## [Aim]
Copy out every one of the records below word for word.

=-=-=-=-=

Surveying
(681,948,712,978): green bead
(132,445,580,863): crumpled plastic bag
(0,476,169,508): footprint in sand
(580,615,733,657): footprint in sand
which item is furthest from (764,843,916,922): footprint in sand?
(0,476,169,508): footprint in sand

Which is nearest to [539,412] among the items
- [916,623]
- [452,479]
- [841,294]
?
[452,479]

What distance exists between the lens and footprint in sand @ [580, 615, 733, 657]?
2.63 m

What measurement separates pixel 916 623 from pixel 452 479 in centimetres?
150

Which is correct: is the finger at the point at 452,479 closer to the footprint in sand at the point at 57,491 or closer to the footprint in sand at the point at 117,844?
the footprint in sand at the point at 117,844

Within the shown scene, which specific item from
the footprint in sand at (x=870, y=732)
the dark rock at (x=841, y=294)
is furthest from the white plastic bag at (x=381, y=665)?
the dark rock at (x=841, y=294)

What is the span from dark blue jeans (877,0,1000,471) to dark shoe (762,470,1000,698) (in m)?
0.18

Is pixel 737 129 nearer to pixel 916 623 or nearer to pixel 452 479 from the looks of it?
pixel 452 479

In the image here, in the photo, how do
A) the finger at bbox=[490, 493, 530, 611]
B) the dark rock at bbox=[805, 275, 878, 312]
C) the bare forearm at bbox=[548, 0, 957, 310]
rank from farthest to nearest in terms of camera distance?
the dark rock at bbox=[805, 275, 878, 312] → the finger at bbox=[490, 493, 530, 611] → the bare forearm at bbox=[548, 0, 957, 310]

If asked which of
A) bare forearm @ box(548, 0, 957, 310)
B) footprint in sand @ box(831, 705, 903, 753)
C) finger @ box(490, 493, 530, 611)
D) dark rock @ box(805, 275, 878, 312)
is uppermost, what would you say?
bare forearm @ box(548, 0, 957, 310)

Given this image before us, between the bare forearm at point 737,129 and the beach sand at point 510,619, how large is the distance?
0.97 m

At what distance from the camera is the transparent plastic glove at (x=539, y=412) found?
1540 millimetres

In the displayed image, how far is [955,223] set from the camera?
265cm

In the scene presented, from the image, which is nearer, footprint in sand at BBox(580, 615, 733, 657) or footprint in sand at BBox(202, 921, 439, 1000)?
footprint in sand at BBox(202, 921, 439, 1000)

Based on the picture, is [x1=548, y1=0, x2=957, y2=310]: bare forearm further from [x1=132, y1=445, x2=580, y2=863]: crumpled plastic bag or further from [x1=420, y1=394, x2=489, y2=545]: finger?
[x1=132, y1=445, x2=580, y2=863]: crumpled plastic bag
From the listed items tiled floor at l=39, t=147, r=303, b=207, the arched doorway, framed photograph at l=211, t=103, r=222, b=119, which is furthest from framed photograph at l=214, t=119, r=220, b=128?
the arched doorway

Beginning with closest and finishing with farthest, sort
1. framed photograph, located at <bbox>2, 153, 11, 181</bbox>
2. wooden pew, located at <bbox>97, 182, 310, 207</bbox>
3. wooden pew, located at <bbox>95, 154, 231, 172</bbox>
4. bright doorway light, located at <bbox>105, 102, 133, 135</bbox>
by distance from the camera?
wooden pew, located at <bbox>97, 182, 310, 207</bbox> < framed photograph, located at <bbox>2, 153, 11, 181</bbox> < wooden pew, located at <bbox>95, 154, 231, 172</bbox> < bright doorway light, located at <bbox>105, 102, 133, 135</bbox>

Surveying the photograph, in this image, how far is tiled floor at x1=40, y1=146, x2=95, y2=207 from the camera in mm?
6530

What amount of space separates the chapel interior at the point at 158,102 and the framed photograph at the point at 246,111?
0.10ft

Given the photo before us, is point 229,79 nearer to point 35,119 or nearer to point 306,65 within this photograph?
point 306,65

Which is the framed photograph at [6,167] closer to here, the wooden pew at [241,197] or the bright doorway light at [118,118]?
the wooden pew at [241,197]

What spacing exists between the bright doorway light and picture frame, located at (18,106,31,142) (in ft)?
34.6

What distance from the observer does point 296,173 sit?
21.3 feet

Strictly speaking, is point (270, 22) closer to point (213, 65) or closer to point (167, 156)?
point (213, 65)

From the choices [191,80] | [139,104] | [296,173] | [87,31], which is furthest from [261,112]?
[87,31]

=-=-=-=-=

## [Solution]
Surveying
(681,948,712,978): green bead
(132,445,580,863): crumpled plastic bag
(0,476,169,508): footprint in sand
(580,615,733,657): footprint in sand
which item is furthest from (764,843,916,922): footprint in sand?
(0,476,169,508): footprint in sand

Which is nearest to [539,412] among the items
- [916,623]
- [452,479]
- [841,294]
?
[452,479]

What distance exists between the lens and footprint in sand @ [580, 615, 733, 657]?
2.63 m

What measurement separates pixel 916 623 from pixel 452 479 in centimetres?
150

Which is correct: is the finger at the point at 452,479 closer to the footprint in sand at the point at 57,491 or closer to the footprint in sand at the point at 117,844?
the footprint in sand at the point at 117,844

Within the shown scene, which specific item from
the footprint in sand at (x=870, y=732)
the dark rock at (x=841, y=294)
is furthest from the white plastic bag at (x=381, y=665)?
the dark rock at (x=841, y=294)

What is the span from dark blue jeans (877,0,1000,471) to dark shoe (762,470,1000,698) (in m)?
0.18

Is pixel 737 129 nearer to pixel 916 623 or nearer to pixel 452 479 from the looks of it?
pixel 452 479

In the image here, in the photo, how do
A) the finger at bbox=[490, 493, 530, 611]
B) the dark rock at bbox=[805, 275, 878, 312]
C) the bare forearm at bbox=[548, 0, 957, 310]
rank from farthest to nearest in terms of camera distance?
the dark rock at bbox=[805, 275, 878, 312] → the finger at bbox=[490, 493, 530, 611] → the bare forearm at bbox=[548, 0, 957, 310]

If asked which of
A) bare forearm @ box(548, 0, 957, 310)
B) footprint in sand @ box(831, 705, 903, 753)
C) finger @ box(490, 493, 530, 611)
D) dark rock @ box(805, 275, 878, 312)
is uppermost, what would you say?
bare forearm @ box(548, 0, 957, 310)

Given this image before us, between the bare forearm at point 737,129 and the beach sand at point 510,619, how large is the distance?
0.97 m

At what distance from the camera is the transparent plastic glove at (x=539, y=412) found?
1540 millimetres

In the displayed image, how far is [955,223] set from the camera?
265cm

In the scene presented, from the image, which is nearer, footprint in sand at BBox(580, 615, 733, 657) or footprint in sand at BBox(202, 921, 439, 1000)?
footprint in sand at BBox(202, 921, 439, 1000)

Based on the picture, is [x1=548, y1=0, x2=957, y2=310]: bare forearm further from [x1=132, y1=445, x2=580, y2=863]: crumpled plastic bag or further from [x1=420, y1=394, x2=489, y2=545]: finger?
[x1=132, y1=445, x2=580, y2=863]: crumpled plastic bag
From the listed items tiled floor at l=39, t=147, r=303, b=207, the arched doorway, framed photograph at l=211, t=103, r=222, b=119, which is furthest from framed photograph at l=214, t=119, r=220, b=128?
the arched doorway

Beginning with closest and finishing with farthest, sort
1. framed photograph, located at <bbox>2, 153, 11, 181</bbox>
2. wooden pew, located at <bbox>97, 182, 310, 207</bbox>
3. wooden pew, located at <bbox>95, 154, 231, 172</bbox>
4. bright doorway light, located at <bbox>105, 102, 133, 135</bbox>
by distance from the camera?
wooden pew, located at <bbox>97, 182, 310, 207</bbox> < framed photograph, located at <bbox>2, 153, 11, 181</bbox> < wooden pew, located at <bbox>95, 154, 231, 172</bbox> < bright doorway light, located at <bbox>105, 102, 133, 135</bbox>

Surveying the photograph, in this image, how far is tiled floor at x1=40, y1=146, x2=95, y2=207 from the camera in mm?
6530

What amount of space separates the chapel interior at the point at 158,102 and the framed photograph at the point at 246,111?
0.10ft

Given the photo before us, is point 229,79 nearer to point 35,119 or nearer to point 306,65 within this photograph?
point 306,65

Which is the framed photograph at [6,167] closer to here, the wooden pew at [241,197] or the bright doorway light at [118,118]?
the wooden pew at [241,197]

What spacing exists between the bright doorway light and picture frame, located at (18,106,31,142) (in ft)?
34.6

What distance from the observer does point 296,173 sit?
21.3 feet

Strictly speaking, is point (270, 22) closer to point (213, 65) or closer to point (167, 156)?
point (213, 65)

From the choices [191,80] | [139,104] | [296,173] | [87,31], which is furthest from [261,112]?
[87,31]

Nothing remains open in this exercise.